Save time means saving money, so if you still feel to trade in paper stock certificates, you will be “punished” for this by the broker. Because the broker has to spend more of his time and thus your money on the trade. If you have not already switched to online shares, we recommend you to do so. It usually goes smoothly and in most cases is also free. You only need to fill in a form and a few days later you have your stocks in online shares instead.

paper stocks

What Charges are Most Common?
This is one of the biggest things to consider when buying (and selling) shares is how much it costs you in fees.
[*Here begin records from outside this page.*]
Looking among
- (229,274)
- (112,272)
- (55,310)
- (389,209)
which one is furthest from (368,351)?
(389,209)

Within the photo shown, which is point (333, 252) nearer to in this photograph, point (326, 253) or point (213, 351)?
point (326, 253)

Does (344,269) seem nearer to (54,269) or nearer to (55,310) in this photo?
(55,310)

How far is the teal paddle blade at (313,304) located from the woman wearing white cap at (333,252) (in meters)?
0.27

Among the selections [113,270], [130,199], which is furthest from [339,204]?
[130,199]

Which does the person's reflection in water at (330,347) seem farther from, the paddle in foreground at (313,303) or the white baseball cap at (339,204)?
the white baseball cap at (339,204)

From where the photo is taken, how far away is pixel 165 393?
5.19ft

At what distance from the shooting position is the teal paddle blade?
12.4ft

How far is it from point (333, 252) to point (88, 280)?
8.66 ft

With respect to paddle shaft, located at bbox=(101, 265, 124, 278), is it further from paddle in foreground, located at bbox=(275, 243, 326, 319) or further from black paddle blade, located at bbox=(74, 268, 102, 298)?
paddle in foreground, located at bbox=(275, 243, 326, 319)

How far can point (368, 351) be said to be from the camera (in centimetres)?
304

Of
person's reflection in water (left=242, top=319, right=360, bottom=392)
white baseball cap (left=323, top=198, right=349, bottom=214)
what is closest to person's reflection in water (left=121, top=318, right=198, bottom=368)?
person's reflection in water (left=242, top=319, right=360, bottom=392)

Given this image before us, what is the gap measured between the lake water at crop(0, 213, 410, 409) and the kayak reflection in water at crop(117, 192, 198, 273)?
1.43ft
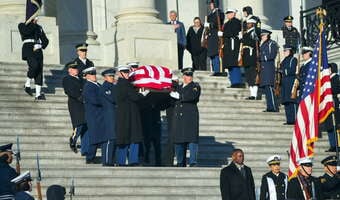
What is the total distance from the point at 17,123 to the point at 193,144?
298cm

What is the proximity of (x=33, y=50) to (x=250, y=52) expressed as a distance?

Here are some important points to be aware of:

Account fee: This fees can occur in monthly, quarterly or as a annual fee. In some cases, this will be waived if you make a minimum number of transactions or your account is of a certain size.

Inactivity fee: If you do not make a certain number of transactions within a certain period of time, an inactivation fee may be added. Most platforms do not charge these days as a bonus to attract you.

Buy / Sell Shares: The fee you pay each time you buy or sell shares. You often find discounts for regular traders.

Stamp fee: When buying UK shares, you are expected to pay 0.5% stamp duty and an additional £ 1 on transactions over £ 10,000.

Dummy portfolios
If you feel worried about diving into the trading world, but you’re still serious and curios, dummies are a good start! With dummys portfolios you can build up your confidence.

Many of the platforms currently have dummy or virtual portfolios that you can train with. It works in exactly the same way as you would buy real money, it’s simply a support to get a better understanding and get ready to use real money in the future. So if you make a mistake i a dummy, you can learn from it without any harm done.

You must be an existing investment customer with some companies first before allowing you to configure virtual portfolios together with your real ones.

Shareholder Benefits
While investing should be chosen because they can hopefully give you some money, shareholder benefits can be a welcome bonus. When paper certificates were more current, this gave automatically, but it does not automatically take longer. There are some platforms that send them through the accounts.

For example, a simple search shows that if you purchase Marks & Spencer shares through a platform like Hargreaves Lansdown, you will send coupons offering discounts across the product areas Marks & Spencer. To get these, you need to get in touch with the broker – the same applies if you want to participate in shareholders meetings.